Questions to answer =>
**1)** Answer these questions using the passage on newspapers and social media:
(a) What percentage of the largest newspapers in the United States had layoffs between January 2017 and April 2018?
(b) Scientists from which two institutions carried out the 2017 study on fake news website visits?
(c) How much profit did Facebook have in 2017, and on roughly how much revenue?
**2)** Transcribe the passage on newspapers and social media between "Then came social" and "billion in revenue.", inclusive.

Other dailies around the country followed suit, laying off staff and playing catchup online. They were able to pay online reporters less money, but you get what you pay for. Online content is often subpar, hurried, less reliable, and rife with typos and grammatical errors, but that hasn’t stopped the print carnage: Between January 2017 and April 2018, 36 percent of the largest newspapers in the United States experienced layoffs.

Then came social media, led by morally challenged behemoth Facebook. Like Google, they had no problem getting the milk for free, but they also allowed an absurd amount of fake news to barge into users’ timelines. A 2017 study from scientists at Princeton and Dartmouth found that one in four Americans visited a fake news website from Oct. 7 to Nov. 14, 2016, and 22 percent were funneled via Facebook. Despite the fact that fake news, privacy problems, and data scandals have plagued the company, money continues to pour in from investors and advertisers. While newspapers were experiencing mass layoffs in 2017, Facebook had profit of $16 billion on nearly $41 billion in revenue.

[Dataset entries]

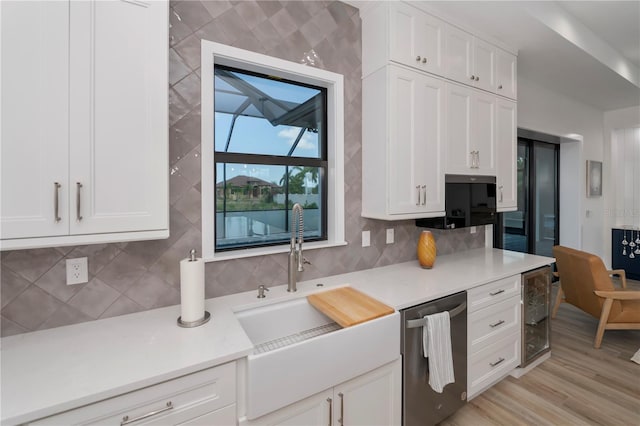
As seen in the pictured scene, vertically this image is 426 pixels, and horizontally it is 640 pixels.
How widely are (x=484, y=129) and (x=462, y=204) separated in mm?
723

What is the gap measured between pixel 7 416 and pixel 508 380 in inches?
114

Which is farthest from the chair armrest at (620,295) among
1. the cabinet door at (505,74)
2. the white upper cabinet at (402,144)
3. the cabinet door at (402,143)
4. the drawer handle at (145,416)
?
the drawer handle at (145,416)

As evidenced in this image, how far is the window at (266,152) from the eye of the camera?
1.74 metres

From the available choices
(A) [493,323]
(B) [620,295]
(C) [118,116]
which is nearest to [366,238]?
(A) [493,323]

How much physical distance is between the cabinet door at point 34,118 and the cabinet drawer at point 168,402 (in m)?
0.62

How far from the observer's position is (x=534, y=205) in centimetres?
413

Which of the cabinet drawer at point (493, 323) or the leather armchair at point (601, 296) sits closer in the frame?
the cabinet drawer at point (493, 323)

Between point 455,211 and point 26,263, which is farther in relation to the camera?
point 455,211

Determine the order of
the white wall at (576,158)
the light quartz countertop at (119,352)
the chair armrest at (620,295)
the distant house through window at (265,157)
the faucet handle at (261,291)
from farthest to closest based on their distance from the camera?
the white wall at (576,158) → the chair armrest at (620,295) → the distant house through window at (265,157) → the faucet handle at (261,291) → the light quartz countertop at (119,352)

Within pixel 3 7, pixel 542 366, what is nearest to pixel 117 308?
pixel 3 7

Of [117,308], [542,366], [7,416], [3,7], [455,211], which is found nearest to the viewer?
[7,416]

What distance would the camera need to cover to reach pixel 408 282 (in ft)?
6.41

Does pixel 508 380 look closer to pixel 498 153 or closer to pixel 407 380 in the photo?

Results by task =>
**1)**
(a) 36 percent
(b) Princeton and Dartmouth
(c) $16 billion in profit on nearly $41 billion in revenue

**2)**
Then came social media, led by morally challenged behemoth Facebook. Like Google, they had no problem getting the milk for free, but they also allowed an absurd amount of fake news to barge into users’ timelines. A 2017 study from scientists at Princeton and Dartmouth found that one in four Americans visited a fake news website from Oct. 7 to Nov. 14, 2016, and 22 percent were funneled via Facebook. Despite the fact that fake news, privacy problems, and data scandals have plagued the company, money continues to pour in from investors and advertisers. While newspapers were experiencing mass layoffs in 2017, Facebook had profit of $16 billion on nearly $41 billion in revenue.